Portraitaufnahme von Éva Fahidi-Pusztai
Éva Fahidi-Pusztai (1925), 2019. Foto: Thomas Müller.

Transkription

Éva Fahidi „Wenn ich als Kind gefragt wurde, was ich mir wünschte, antwortete ich immer, dass ich eine lebendige Puppe haben wollte, mit anderen Worten eine Schwester oder einen Bruder. Acht Jahre musste ich warten. Eines Tages teilte mir meine Mutter mit, dass es bald soweit sein würde...“

Sprecher:in Éva Fahidi und ihre kleine Schwester Gilike wachsen im Osten Ungarns auf einem Gehöft auf. 1936 konvertiert die jüdische Familie zum Katholizismus. Die Schwestern verleben eine glückliche Kindheit. Eva erinnert sich:

Éva Fahidi „Sie war wie ich, nur noch etwas kleiner. Aber es lässt sich trotzdem schon alles Mögliche mit ihr anstellen. Vor allem kann man ihr das Turnen beibringen. Wir machen ständig Vorführungen für die Familie. […] Ich genieße es, immer eine Spielkameradin zu haben.“

Sprecher:in Immer mehr antisemitische Gesetze werden in den 1930er Jahren in Ungarn verabschiedet. Das wirkt sich auch auf die großbürgerliche Familie Fahidi aus.
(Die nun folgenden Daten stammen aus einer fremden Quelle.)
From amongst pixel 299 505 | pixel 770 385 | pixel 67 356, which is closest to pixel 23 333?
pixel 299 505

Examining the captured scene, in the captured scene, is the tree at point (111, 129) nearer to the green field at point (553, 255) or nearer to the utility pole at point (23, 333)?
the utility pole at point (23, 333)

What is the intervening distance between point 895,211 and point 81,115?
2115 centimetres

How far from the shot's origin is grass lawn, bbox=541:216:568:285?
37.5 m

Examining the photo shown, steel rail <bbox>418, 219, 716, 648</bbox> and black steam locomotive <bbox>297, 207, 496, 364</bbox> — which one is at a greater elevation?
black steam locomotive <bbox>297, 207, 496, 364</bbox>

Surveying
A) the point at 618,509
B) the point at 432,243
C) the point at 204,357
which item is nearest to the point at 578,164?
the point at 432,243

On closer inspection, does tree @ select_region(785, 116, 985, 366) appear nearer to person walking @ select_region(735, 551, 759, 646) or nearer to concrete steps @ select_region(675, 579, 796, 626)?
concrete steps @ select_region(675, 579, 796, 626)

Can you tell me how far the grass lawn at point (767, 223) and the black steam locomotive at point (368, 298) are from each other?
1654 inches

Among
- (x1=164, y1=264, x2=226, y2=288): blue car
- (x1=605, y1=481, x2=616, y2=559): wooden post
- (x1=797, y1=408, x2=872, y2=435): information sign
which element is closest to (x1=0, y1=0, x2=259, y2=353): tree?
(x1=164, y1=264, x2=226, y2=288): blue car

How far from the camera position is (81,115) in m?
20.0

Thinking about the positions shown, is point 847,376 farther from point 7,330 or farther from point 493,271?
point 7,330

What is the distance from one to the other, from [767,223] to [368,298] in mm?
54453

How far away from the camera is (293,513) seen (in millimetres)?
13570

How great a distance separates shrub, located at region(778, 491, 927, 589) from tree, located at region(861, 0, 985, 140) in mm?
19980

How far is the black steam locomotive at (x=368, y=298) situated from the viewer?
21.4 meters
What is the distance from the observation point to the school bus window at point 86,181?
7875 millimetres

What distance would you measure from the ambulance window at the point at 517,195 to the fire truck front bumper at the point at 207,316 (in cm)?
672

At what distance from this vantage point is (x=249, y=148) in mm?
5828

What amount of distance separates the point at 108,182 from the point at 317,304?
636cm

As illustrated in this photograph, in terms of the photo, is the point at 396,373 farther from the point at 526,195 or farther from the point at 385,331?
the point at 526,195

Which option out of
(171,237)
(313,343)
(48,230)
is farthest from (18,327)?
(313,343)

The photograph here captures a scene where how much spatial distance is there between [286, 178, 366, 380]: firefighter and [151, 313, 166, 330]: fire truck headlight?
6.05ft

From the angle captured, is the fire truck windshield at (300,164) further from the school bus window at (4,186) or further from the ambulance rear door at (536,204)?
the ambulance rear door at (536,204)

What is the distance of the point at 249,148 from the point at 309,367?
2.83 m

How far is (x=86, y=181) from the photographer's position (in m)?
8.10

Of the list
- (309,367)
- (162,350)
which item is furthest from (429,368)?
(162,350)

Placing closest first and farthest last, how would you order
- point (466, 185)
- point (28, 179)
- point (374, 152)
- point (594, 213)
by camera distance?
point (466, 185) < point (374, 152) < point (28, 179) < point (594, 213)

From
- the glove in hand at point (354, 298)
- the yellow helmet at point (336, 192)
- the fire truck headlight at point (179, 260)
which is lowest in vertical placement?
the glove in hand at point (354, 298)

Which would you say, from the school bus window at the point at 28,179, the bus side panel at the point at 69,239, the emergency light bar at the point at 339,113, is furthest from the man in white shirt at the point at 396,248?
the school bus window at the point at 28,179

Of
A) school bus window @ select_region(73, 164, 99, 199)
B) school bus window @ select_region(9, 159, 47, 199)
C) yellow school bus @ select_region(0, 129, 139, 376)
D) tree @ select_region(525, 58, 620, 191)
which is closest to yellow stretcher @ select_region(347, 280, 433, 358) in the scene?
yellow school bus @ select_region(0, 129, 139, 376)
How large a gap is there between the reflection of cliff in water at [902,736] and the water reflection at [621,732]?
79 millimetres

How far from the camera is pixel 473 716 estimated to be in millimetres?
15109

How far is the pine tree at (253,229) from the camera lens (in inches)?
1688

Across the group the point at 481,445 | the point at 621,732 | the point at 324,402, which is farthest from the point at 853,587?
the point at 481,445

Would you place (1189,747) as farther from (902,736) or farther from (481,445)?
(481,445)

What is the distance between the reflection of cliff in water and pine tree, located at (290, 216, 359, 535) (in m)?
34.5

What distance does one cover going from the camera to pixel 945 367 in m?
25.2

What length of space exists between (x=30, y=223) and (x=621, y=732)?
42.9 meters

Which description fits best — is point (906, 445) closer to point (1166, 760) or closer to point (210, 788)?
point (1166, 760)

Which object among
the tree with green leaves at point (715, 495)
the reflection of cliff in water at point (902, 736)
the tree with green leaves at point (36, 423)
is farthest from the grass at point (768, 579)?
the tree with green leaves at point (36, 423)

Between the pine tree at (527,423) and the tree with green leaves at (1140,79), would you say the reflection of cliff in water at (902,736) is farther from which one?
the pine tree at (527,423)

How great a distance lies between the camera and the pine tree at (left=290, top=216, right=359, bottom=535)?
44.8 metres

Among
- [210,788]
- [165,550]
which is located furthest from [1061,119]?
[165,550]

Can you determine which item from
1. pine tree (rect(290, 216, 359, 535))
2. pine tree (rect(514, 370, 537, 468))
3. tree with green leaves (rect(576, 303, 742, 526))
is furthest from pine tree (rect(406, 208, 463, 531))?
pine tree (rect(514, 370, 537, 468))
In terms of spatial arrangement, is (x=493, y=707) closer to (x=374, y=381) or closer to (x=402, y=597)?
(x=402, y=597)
Die junge Éva bekommt davon zunächst wenig mit:

Éva Fahidi „Ich spielte Klavier, turnte und trieb Sport, als lebte ich auf der Insel der Seligen und nicht in einer der letzten friedlichen Enklaven Europas, über die in wenigen Augenblicken genau dieselbe Hölle wie im übrigen Europa hereinbrechen würde.“

Sprecher:in Im Frühjahr 1944 besetzt die deutsche Wehrmacht Ungarn. Die jüdische Bevölkerung wird in Ghettos gezwungen – auch die Fahidis. Drei Monate später transportiert man sie nach Auschwitz. Évas Mutter und die kleine Schwester werden im Gas erstickt, ihr Vater stirbt wenige Wochen später an Entkräftung. Éva wird in Auschwitz-Birkenau ins Frauenlager gebracht. Im August findet eine Selektion statt, bei der sie und 999 andere Frauen für Zwangsarbeit in einer Rüstungsfabrik im hessischen Allendorf ausgewählt werden. Das Außenlager Allendorf gehört zum Verwaltungsbereich des KZ Buchenwald. Hier sind die Bedingungen besser als in Auschwitz. Éva überlebt, mit anderen gelingt es ihr, vom Todesmarsch zu flüchten und sich in einer Scheune zu verstecken, bis die Alliierten kommen.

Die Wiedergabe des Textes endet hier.